I have a friend from Adelaide, in Canberra for tonight, who works in the
industry. Plus there's various companies that do this.

> Its a multi-output board for the Xbox (including VGA) that should work
> both with XBox Linux and the retail machine as it can feed the VGA
> signal directly from the machine (in the case that you're using Xbox
> Linux) or by decoding the HDTV signal.
> I would have just done it at home, except its a dual layer design
> requiring plated through holes, which is beyond my ability to do.

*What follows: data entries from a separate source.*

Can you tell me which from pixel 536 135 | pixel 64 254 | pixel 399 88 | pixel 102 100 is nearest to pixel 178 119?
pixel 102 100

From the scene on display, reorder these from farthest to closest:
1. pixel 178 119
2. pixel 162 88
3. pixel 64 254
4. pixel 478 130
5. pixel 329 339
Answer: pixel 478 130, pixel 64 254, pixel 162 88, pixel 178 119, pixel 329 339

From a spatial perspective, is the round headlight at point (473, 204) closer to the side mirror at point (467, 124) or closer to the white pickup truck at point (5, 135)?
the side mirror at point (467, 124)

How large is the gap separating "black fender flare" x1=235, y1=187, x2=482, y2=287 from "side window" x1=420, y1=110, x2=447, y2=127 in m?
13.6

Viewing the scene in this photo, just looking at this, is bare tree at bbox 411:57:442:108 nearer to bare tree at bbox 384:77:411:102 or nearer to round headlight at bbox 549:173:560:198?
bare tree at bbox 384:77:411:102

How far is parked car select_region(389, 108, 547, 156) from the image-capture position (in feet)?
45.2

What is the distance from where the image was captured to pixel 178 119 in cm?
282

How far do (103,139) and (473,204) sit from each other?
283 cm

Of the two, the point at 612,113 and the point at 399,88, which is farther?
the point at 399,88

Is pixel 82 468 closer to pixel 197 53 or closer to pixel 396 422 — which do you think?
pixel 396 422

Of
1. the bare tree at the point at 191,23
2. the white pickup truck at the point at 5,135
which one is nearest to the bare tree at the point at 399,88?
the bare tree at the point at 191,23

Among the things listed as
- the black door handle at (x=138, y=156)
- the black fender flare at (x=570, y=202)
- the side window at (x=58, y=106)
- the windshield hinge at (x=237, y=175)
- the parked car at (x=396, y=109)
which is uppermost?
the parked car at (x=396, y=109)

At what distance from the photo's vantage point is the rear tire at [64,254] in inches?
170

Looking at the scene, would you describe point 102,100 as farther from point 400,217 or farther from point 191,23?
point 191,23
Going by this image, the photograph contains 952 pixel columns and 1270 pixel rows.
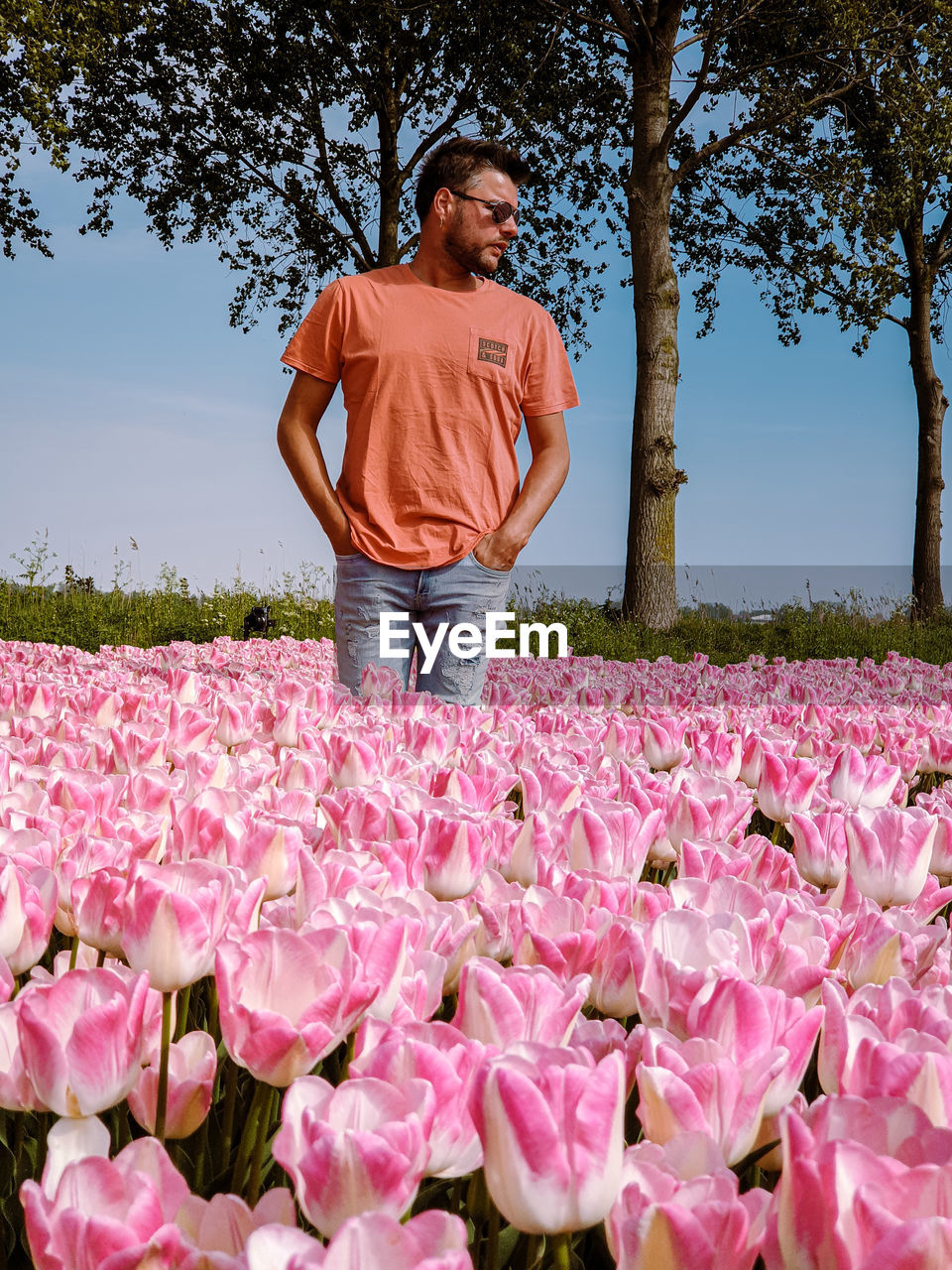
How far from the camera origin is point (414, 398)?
4.54m

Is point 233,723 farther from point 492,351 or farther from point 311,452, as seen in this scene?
point 492,351

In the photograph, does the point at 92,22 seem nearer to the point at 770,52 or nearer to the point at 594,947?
the point at 770,52

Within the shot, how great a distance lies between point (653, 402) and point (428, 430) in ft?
35.0

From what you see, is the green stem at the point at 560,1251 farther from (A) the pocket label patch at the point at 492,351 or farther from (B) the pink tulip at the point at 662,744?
(A) the pocket label patch at the point at 492,351

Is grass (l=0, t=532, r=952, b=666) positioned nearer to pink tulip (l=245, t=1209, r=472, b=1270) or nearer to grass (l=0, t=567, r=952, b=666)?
grass (l=0, t=567, r=952, b=666)

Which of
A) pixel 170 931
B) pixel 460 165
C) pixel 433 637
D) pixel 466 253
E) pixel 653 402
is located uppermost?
pixel 653 402

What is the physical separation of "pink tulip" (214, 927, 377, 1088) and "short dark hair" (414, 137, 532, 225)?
4.09 meters

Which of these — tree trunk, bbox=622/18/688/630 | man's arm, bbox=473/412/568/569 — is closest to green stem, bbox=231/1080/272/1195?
man's arm, bbox=473/412/568/569

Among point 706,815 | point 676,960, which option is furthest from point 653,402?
point 676,960

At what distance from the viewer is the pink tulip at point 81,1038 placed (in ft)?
2.85

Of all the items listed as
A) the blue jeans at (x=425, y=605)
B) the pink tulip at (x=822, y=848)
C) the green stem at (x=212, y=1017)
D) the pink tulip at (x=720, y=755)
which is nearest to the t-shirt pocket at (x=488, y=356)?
the blue jeans at (x=425, y=605)

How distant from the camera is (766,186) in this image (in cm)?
1970

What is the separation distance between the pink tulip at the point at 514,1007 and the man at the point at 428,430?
141 inches

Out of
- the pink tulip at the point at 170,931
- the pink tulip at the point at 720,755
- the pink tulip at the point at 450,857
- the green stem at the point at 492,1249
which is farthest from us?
the pink tulip at the point at 720,755
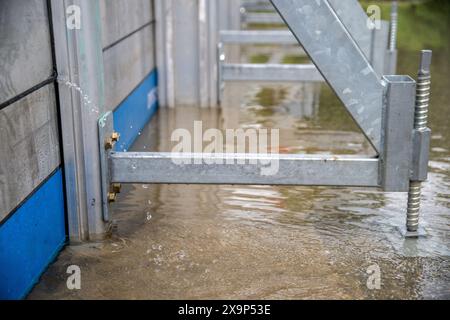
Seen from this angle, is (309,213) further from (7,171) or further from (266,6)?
(266,6)

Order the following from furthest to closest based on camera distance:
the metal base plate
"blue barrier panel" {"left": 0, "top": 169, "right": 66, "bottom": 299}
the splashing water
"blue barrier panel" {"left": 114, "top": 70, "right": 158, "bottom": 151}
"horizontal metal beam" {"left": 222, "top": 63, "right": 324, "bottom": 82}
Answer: "horizontal metal beam" {"left": 222, "top": 63, "right": 324, "bottom": 82} → "blue barrier panel" {"left": 114, "top": 70, "right": 158, "bottom": 151} → the metal base plate → the splashing water → "blue barrier panel" {"left": 0, "top": 169, "right": 66, "bottom": 299}

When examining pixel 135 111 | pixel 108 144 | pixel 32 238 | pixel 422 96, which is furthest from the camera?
pixel 135 111

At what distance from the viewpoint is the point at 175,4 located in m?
7.08

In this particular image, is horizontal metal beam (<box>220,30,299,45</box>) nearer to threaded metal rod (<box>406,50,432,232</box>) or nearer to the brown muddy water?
the brown muddy water

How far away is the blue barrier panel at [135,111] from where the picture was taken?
5.35 metres

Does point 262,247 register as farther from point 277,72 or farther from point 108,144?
point 277,72

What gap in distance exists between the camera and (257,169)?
353 cm

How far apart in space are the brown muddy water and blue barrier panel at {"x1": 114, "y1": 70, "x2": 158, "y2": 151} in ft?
2.62

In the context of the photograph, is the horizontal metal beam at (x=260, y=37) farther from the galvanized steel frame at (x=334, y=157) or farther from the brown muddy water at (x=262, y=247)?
the galvanized steel frame at (x=334, y=157)

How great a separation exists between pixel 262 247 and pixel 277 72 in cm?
372

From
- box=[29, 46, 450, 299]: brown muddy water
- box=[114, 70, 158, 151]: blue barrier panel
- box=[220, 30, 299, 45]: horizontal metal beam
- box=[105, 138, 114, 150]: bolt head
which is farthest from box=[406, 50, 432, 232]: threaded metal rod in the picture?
box=[220, 30, 299, 45]: horizontal metal beam

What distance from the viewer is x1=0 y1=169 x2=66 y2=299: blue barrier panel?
9.39 ft

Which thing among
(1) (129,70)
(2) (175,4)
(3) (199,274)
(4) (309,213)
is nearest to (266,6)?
(2) (175,4)

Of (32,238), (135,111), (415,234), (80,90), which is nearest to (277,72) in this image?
(135,111)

Don't despair - plated through holes are not strictly necessary. I've
done double-layer boards with regular photoresist and transparencies.
You simply design the board so that the interconnects are via component
legs that you can access from both sides, like resistors and
through-hole ICs. Worst case is you make "vias" by adding a regular size
pad on both sides and a bit of tinned copper wire offcut through the
middle. It's tricky as you solder and cut one side, then very quickly
solder the other so it doesn't fall through. But worth not having to get

Last resort - talk to the electronics unit at the Research School of
Physical Sciences and Engineering, ANU, they have the UV exposing
machine that vacuum sucks the transparency against the board and
exposes. Does a fantastic job on double-sided although they may tell you
otherwise. Make sure your printer doesn't slightly warp the image or
both sides might not line up in places. Don't forget corner marks on the
transparency as you need both sides to line up on the board. Minimum
recommended track size is about 30 mil but smaller features work too,
just don't rely on them as reworking may be needed. Also fill in any
unwanted space with ground planes on both sides, even if you don't
really want them. Less etchant required (by far), more likely to get it
for free.

Plus they are really helpful. I don't know how far they will go for
someone outside ANU, but when I was across campus working on an
unrelated project, they did all they could and it made a huge
difference. Someone who is clearly keen will probably get the whole job
done for the cost of materials. Don't forget a cake when the job's done
- traditionally that's what happens and it really makes an impression.